• THE TASKS
(1) Answer these questions from the piece about the writer's grandfather, one line each:
(a) What was Grandfather Ohashi known as?
(b) What did the sign in Ketchikan say?
(c) To what place did the writer donate the pool table?
(2) List every state or country named in the piece about the writer's grandfather.
(3) Reproduce the passage of the piece about the writer's grandfather from "My paternal Grandfather" up to and including "down the panhandle.".

My father died a few years back and my two grandfathers passed on many years ago. I haven’t mused about them, really. There are all these Father’s Day sports movies on cable today – or maybe they’re on as an alternative to the World Cup games.
My paternal Grandfather Ohashi was named Toichi but known as George. I don’t know exactly when he emigrated from Japan, but it was in the later part of the 19th century. He and apparently one or more of his siblings initially ended up in Alaska.
There’s a photograph of him hustling pool someplace in Alaska, which I will dig out. When I was on a trip with the Presbyterian Church to Sitka, Alaska we took a ferry boat ride up and down the panhandle.
While in Ketchikan, my pal Sam Allen from Cody and I came upon a sign that said OHASHI Candy and Tobacco. Turns out it was owned by my Great Uncle, my grandfather’s brother who’s name escapes me. I was later at a conference in Seattle a few years ago and ran into an Ohashis who was a niece.
I’m pretty sure he was a pretty good pool hustler. He owned a pool hall on 17th Street in downtown Cheyenne. I inherited one of the pool tables when the pool hall closed and had it set up for many years, but when I moved to Colorado, I donated it to the Ethete Senior Citizen Center. I kept an old 9 ball from the rack. He was going blind, but could still hit a few trick bank shots.
My cousin Matthew from Salt Lake and his dad got me started collecting and scrounging up old stuff. He had an old Phillip Morris poster in there that I wanted, but couldn’t get freed up. I’ve wondered what happened to that item.

• SUPPLIED DATA
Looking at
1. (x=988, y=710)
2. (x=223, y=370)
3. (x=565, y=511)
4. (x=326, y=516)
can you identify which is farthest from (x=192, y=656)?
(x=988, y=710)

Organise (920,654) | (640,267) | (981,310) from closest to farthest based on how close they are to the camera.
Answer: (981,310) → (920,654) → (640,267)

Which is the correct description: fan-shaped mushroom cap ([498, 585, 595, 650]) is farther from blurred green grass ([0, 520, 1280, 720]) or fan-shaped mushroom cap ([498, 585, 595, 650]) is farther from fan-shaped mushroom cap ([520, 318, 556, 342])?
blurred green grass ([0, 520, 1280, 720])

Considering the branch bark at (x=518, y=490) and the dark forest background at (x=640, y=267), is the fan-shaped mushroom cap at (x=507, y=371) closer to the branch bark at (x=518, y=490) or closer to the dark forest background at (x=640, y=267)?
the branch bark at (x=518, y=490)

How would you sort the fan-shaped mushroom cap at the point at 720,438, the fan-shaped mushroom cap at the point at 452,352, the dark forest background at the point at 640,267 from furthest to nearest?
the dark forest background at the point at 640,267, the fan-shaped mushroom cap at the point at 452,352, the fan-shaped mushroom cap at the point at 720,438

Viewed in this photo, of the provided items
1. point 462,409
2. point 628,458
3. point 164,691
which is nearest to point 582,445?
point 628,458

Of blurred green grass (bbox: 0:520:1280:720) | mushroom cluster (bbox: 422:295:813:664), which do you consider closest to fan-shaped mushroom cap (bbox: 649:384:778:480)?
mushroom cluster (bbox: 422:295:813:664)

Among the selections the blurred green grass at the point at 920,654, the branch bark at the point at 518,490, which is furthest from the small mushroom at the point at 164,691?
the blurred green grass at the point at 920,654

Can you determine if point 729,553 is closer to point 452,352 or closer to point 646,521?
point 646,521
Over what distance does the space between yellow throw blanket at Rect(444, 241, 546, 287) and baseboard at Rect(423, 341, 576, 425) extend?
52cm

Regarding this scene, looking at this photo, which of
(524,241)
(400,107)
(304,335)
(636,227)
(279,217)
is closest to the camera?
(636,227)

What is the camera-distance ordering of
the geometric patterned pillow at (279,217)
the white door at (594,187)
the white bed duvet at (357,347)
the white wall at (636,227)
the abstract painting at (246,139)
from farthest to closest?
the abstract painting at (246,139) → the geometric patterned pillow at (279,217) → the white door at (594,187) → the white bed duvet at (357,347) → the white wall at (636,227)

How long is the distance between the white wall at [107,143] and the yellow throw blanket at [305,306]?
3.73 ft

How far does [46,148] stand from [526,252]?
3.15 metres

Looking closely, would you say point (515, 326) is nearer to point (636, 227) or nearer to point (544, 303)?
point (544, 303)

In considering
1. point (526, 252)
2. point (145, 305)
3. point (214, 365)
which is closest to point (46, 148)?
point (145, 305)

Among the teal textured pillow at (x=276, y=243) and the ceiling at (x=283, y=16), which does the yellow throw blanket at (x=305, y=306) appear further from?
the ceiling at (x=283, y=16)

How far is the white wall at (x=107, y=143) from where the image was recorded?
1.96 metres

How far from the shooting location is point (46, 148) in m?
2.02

• FULL ANSWERS
(1)
(a) George
(b) OHASHI Candy and Tobacco
(c) The Ethete Senior Citizen Center

(2) Japan, Alaska, Colorado

(3)
My paternal Grandfather Ohashi was named Toichi but known as George. I don’t know exactly when he emigrated from Japan, but it was in the later part of the 19th century. He and apparently one or more of his siblings initially ended up in Alaska.
There’s a photograph of him hustling pool someplace in Alaska, which I will dig out. When I was on a trip with the Presbyterian Church to Sitka, Alaska we took a ferry boat ride up and down the panhandle.